_Assigned task_
Return, without anything added, the lines from the one containing "this 450×320 image." through the end of the entries below, exactly as written.

[Records from a dataset]
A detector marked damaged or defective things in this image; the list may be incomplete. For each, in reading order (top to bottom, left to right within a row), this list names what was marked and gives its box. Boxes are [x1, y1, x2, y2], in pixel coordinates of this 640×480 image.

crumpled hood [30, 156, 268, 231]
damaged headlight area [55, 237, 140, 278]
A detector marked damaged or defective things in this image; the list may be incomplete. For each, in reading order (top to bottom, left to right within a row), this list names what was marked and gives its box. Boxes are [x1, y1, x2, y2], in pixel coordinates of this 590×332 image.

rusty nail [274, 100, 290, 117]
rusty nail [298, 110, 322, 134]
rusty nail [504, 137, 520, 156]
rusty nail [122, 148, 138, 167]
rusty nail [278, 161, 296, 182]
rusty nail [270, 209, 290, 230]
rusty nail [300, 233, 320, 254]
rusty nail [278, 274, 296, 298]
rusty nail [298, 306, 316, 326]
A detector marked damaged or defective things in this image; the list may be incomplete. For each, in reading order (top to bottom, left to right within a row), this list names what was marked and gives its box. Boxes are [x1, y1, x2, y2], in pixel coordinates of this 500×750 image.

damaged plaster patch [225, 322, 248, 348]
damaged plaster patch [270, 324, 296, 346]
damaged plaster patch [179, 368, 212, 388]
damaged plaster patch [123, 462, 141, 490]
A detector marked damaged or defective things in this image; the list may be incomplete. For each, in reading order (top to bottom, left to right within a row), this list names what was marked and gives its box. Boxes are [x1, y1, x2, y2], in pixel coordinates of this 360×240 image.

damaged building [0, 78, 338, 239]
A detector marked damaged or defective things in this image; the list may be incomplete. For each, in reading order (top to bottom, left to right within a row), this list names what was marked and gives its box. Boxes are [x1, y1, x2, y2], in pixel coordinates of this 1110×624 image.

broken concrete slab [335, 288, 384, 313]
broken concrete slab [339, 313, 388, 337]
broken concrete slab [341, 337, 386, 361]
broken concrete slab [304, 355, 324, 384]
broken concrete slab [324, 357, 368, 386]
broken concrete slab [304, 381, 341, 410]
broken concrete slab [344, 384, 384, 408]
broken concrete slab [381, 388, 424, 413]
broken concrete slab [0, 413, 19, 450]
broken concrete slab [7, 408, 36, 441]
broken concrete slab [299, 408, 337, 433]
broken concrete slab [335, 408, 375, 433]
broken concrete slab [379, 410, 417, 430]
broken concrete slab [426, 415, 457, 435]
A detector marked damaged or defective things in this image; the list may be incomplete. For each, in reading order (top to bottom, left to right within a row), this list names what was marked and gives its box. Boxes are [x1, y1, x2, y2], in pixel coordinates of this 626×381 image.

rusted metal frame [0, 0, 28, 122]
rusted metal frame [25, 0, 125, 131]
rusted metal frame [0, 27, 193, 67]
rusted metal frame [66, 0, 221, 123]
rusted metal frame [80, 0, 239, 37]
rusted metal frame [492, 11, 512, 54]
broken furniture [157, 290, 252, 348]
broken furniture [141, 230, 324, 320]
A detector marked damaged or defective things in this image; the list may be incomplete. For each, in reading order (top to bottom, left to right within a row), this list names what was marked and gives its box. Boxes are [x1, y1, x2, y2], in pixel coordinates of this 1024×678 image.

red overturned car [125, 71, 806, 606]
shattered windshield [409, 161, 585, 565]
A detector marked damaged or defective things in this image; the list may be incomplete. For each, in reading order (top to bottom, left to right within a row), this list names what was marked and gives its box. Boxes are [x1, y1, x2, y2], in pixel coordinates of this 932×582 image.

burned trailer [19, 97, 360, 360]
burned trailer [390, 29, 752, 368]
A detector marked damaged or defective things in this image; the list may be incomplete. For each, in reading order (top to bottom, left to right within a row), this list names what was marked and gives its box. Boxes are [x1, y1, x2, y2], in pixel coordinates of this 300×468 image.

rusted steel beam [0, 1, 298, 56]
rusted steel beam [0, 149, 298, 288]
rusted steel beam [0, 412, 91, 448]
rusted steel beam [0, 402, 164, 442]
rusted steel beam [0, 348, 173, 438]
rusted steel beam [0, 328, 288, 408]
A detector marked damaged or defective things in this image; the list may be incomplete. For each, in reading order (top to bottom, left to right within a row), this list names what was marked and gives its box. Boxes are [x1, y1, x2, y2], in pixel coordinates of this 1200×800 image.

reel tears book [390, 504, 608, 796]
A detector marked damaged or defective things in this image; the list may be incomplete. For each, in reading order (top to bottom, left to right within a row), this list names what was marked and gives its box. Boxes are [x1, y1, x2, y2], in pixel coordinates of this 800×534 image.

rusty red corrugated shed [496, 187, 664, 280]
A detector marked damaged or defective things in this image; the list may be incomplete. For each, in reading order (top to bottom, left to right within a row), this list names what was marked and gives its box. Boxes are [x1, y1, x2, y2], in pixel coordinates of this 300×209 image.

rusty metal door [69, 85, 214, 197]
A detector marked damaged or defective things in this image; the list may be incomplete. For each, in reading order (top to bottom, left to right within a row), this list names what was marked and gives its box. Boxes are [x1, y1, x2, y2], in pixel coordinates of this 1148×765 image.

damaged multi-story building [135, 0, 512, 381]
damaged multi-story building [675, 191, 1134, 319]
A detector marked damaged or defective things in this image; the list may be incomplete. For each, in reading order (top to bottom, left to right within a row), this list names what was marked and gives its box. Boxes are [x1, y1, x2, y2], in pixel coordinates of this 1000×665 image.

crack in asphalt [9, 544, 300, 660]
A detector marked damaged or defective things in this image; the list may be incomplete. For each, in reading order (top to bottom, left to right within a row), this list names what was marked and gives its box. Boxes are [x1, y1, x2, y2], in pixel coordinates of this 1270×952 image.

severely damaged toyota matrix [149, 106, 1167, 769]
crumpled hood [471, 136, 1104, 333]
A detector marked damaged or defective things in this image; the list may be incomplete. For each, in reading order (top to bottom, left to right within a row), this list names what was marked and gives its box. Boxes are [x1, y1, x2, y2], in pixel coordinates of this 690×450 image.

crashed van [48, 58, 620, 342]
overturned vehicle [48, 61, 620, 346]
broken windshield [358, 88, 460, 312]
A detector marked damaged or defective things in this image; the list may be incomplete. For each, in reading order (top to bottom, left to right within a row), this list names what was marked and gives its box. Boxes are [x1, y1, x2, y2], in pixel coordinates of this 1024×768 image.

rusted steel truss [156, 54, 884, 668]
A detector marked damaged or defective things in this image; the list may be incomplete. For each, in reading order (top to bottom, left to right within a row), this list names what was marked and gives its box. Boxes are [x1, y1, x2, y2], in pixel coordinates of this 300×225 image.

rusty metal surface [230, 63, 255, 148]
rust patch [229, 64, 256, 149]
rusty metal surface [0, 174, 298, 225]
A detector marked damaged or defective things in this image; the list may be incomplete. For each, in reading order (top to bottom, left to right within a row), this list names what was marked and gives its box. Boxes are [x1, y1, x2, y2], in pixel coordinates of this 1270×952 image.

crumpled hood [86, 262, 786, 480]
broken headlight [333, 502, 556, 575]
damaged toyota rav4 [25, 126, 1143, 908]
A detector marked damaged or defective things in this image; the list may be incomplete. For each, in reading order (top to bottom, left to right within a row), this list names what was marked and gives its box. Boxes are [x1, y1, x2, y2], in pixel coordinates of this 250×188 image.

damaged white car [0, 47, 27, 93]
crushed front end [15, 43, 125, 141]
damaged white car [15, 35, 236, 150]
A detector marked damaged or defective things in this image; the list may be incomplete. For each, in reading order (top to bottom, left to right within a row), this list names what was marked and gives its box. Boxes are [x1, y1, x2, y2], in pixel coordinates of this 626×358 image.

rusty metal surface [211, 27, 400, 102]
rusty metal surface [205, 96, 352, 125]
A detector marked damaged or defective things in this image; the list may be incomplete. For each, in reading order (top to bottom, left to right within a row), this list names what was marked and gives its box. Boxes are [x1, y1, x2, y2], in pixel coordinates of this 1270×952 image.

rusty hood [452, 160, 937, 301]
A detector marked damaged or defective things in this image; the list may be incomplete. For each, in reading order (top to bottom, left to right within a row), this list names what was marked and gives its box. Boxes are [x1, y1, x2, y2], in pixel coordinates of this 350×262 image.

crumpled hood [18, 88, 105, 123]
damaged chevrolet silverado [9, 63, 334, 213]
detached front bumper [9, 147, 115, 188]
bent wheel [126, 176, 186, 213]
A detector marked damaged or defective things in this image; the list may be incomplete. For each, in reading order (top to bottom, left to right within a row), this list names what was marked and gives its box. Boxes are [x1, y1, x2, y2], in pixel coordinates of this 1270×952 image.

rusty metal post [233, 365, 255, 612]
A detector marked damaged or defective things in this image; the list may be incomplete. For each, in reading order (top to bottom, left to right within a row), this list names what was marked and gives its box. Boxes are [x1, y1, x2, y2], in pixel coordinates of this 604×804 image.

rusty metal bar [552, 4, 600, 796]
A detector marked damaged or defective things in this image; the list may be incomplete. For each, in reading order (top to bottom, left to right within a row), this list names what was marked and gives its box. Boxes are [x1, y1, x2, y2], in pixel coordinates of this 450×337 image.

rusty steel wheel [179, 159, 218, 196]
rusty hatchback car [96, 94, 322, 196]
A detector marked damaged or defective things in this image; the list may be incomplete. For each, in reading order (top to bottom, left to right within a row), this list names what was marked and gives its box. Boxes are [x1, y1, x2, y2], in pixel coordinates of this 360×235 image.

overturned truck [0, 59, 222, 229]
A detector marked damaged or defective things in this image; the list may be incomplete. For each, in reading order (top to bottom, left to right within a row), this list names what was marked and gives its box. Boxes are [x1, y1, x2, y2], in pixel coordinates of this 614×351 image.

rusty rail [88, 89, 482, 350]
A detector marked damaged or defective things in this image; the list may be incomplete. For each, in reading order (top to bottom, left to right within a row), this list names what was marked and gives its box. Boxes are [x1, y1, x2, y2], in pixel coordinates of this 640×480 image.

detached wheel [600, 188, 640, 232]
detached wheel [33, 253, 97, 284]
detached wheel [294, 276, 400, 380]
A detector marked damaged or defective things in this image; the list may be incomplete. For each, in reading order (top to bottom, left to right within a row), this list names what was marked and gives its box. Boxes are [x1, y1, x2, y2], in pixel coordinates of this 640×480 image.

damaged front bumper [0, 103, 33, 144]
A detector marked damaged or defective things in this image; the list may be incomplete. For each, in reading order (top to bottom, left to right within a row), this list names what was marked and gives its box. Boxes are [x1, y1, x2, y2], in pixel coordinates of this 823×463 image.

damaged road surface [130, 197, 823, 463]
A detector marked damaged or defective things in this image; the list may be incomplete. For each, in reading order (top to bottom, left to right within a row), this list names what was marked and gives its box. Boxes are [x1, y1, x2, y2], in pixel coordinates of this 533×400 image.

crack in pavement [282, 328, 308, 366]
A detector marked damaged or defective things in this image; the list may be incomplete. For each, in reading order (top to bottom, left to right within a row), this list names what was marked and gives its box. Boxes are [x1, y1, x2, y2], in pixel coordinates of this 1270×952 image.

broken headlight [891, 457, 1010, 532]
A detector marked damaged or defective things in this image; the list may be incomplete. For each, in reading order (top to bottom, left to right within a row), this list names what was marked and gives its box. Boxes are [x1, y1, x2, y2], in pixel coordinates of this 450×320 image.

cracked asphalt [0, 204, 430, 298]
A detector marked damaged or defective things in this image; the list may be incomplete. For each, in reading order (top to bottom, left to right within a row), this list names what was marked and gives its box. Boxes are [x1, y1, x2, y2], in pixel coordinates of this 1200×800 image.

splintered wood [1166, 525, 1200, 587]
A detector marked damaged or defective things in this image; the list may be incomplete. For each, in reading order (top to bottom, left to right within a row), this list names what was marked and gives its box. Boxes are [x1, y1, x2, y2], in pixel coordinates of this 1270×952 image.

_Output below_
A detector marked damaged or defective things in this image; the list may be incomplete. For each, in reading order (top to bottom, left to right within a row), this list names what was marked and gives its box. Boxes are [x1, y1, x2, y2], in pixel coordinates of this 450×320 image.

cracked asphalt [0, 204, 430, 298]
A detector marked damaged or defective things in this image; the list may be incomplete. For each, in reading order (top to bottom, left to right within a row), this list names what was marked and gives its box. Boxes are [x1, y1, x2, y2], in pixel coordinates of this 1200×800 image.

splintered wood [1166, 525, 1200, 587]
A detector marked damaged or defective things in this image; the list may be incomplete. For each, in reading order (top to bottom, left to right within a row), this list names what was marked and gives its box. Boxes are [x1, y1, x2, y2], in pixel coordinates of this 1270×952 image.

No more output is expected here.